Güzel bir tartışma konusu açmışsınız! Mağara insanı deyimi dilimizde pek çok farklı durumu tanımlamak için kullanılagelmiştir. Ancak bu metaforun altında yatan gerçekler biraz kafa karıştırıcı olabilir. İlk insanların mağaralarla olan ilişkisi, düşündüğümüzden çok daha karmaşık ve dinamikti.
Öncelikle mağaralar, elbette doğal barınaklar olarak cazipti. Ama hayal edelim ki, tüm nüfusu mağaralara sığınmak isteyen ilkel bir klansınız. Öncelikle yeterli büyüklükte ve güvenli mağara bulmanız lazım ki bu düşündüğünüzden daha nadir olabilir. Yani, mağara bulmak, iyi bir alışveriş merkezinde otopark bulmak gibi bir nebze zordu.
Avcı toplayıcılar ağırlıklı olarak göçebe bir hayat sürdüler, bu da onları yiyecek ve su kaynaklarının peşinden kovaladı. Yani "köyün ortasına çadırı kurup bekleyelim, besin bize gelsin" yaklaşımı değil de, tıpkı bugünkü gibi, "çalış abi çalış, hayat kötü" zihniyetindeydiler.
Mağaralar, daha çok doğanın öfkeli anlarında sığınılacak bir yer, dini ayinler ya da sanatsal faaliyetler (evet, ilk Grafiti sanatı mağara duvarlarında) için kullanılmış olabilir. Düşünsene, atalarının resim çizerken "umarım bu resmi sonra gören biri beğenir" diye düşünerek ilk sanat galerisini açtıkları o anın büyüsü!
"Mağara insanı" deyimi belki de bu nedenlerle mecazi anlamda kullanılır oldu. Günümüz dünyasında hâlâ mağaralarda yaşamıyoruz ama bazen zihnimizdeki mağaralara çekiliyoruz. Rutinin getirdiği konfor mu, çevresel tehlikelerden korunma isteği mi, yoksa sadece kendi duvarlarımızı boyamak mı? Kimi zaman sadece kendi mağaramızın duvarlarına kulak veriyoruz, dışarı çıkıp yeni duvarların sıvasına ihtiyaç olduğunu fark etmiyoruz.

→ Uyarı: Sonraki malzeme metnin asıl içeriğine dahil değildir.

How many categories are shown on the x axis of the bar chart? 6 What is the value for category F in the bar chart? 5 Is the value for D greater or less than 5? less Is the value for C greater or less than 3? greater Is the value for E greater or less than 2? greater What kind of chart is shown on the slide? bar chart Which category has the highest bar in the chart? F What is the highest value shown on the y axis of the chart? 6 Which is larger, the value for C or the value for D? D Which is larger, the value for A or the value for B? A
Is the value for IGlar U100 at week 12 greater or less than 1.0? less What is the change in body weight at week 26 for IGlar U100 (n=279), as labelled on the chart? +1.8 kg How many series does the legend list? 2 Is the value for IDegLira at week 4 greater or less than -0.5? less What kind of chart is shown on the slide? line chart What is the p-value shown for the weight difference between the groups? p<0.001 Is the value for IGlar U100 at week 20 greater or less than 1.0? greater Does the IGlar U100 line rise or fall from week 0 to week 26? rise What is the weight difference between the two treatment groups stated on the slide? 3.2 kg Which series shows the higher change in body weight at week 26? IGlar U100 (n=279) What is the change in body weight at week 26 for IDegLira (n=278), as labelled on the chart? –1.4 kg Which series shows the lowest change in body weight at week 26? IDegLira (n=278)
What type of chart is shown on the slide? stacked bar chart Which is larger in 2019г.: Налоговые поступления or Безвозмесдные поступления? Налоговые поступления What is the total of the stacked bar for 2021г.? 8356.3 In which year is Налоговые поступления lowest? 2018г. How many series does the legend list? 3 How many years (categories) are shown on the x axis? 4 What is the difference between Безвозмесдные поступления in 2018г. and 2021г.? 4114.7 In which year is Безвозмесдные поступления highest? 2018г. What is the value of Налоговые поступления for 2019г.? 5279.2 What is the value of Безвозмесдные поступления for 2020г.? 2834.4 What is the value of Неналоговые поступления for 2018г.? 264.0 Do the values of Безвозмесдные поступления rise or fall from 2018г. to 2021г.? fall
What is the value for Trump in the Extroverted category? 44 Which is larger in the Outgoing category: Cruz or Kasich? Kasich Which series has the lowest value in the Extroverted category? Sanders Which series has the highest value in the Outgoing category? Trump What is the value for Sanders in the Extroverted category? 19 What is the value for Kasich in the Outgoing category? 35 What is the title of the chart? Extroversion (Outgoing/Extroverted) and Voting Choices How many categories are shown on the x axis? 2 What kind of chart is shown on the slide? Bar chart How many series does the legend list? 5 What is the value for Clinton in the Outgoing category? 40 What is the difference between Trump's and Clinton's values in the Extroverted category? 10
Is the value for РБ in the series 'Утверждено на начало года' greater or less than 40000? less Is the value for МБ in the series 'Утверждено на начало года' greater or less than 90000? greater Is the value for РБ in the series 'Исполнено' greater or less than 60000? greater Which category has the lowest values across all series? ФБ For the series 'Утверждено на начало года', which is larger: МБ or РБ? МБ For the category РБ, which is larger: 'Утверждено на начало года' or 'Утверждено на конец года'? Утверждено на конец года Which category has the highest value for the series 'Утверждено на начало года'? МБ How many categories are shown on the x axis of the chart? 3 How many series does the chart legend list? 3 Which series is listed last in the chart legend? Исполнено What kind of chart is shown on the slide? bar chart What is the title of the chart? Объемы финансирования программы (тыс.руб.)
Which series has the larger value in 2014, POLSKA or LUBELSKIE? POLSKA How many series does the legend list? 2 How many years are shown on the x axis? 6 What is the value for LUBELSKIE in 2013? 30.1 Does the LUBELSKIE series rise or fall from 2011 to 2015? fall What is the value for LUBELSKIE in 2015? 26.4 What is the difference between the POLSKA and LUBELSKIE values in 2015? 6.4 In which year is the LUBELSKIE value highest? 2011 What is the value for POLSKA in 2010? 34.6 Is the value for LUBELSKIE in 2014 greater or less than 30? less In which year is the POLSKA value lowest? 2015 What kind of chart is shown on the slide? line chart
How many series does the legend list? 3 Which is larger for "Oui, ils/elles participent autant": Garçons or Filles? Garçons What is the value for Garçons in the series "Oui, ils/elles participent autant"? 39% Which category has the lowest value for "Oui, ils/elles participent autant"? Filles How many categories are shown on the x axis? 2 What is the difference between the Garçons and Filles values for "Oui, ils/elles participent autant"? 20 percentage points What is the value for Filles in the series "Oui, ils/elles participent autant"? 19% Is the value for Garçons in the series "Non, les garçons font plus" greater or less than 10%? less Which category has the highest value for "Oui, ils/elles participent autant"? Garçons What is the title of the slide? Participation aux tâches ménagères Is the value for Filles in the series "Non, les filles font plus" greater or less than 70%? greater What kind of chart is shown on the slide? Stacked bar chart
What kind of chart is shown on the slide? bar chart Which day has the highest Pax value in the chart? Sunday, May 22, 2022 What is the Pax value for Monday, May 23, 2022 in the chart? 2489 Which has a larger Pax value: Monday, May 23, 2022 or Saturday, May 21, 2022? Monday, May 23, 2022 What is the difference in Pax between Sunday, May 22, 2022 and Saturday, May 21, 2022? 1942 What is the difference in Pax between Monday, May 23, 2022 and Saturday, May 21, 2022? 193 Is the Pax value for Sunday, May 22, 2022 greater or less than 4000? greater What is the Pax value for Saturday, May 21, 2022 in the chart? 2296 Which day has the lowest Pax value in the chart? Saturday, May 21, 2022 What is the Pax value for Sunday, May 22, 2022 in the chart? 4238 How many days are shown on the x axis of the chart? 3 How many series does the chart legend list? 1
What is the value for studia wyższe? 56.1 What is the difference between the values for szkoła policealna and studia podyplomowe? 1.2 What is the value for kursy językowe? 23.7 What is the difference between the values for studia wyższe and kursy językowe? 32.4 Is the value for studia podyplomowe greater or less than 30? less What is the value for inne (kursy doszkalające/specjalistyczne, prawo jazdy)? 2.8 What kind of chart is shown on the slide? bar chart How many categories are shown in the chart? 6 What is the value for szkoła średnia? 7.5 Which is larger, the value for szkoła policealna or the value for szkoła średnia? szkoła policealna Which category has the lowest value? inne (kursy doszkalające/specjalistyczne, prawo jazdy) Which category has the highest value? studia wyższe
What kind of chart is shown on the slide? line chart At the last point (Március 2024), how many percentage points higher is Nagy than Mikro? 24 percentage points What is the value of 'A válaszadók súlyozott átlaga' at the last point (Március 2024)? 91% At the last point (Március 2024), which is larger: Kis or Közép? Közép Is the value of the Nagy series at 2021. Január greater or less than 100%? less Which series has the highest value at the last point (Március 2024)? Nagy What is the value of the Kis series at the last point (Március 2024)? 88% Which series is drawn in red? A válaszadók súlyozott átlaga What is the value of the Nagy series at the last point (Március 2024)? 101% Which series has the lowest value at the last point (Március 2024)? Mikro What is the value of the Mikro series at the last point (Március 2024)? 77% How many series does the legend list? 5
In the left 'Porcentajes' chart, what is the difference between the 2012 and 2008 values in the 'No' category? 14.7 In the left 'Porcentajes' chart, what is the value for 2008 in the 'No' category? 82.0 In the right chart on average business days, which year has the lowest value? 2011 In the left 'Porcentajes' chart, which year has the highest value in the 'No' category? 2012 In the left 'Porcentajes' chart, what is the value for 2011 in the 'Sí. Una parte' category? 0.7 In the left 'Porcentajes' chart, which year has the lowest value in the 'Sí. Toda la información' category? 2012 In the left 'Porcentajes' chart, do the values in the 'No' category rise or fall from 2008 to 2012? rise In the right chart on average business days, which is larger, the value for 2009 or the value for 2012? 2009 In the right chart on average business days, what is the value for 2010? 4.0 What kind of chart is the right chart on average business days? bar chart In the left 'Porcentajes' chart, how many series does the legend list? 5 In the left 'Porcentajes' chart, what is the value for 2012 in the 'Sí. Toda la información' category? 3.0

Bugün bizi "mağara insanı" yapan şey, belki de sadece yeni fikirlerin mağara mağara dolaşmasını sağlayamamamızdır. Ama şunu unutmayalım, mağara duvarına ilk resmi çizen ilk sanatçı kadar yaratıcı olma potansiyeline sahibiz. O zaman haydi, içimizdeki mağara insanının sanatçısını bırakın çıksın! Eğer "mağara insanı" kalacaksak, bari duvarlarımızı güzel boyayalım, değil mi?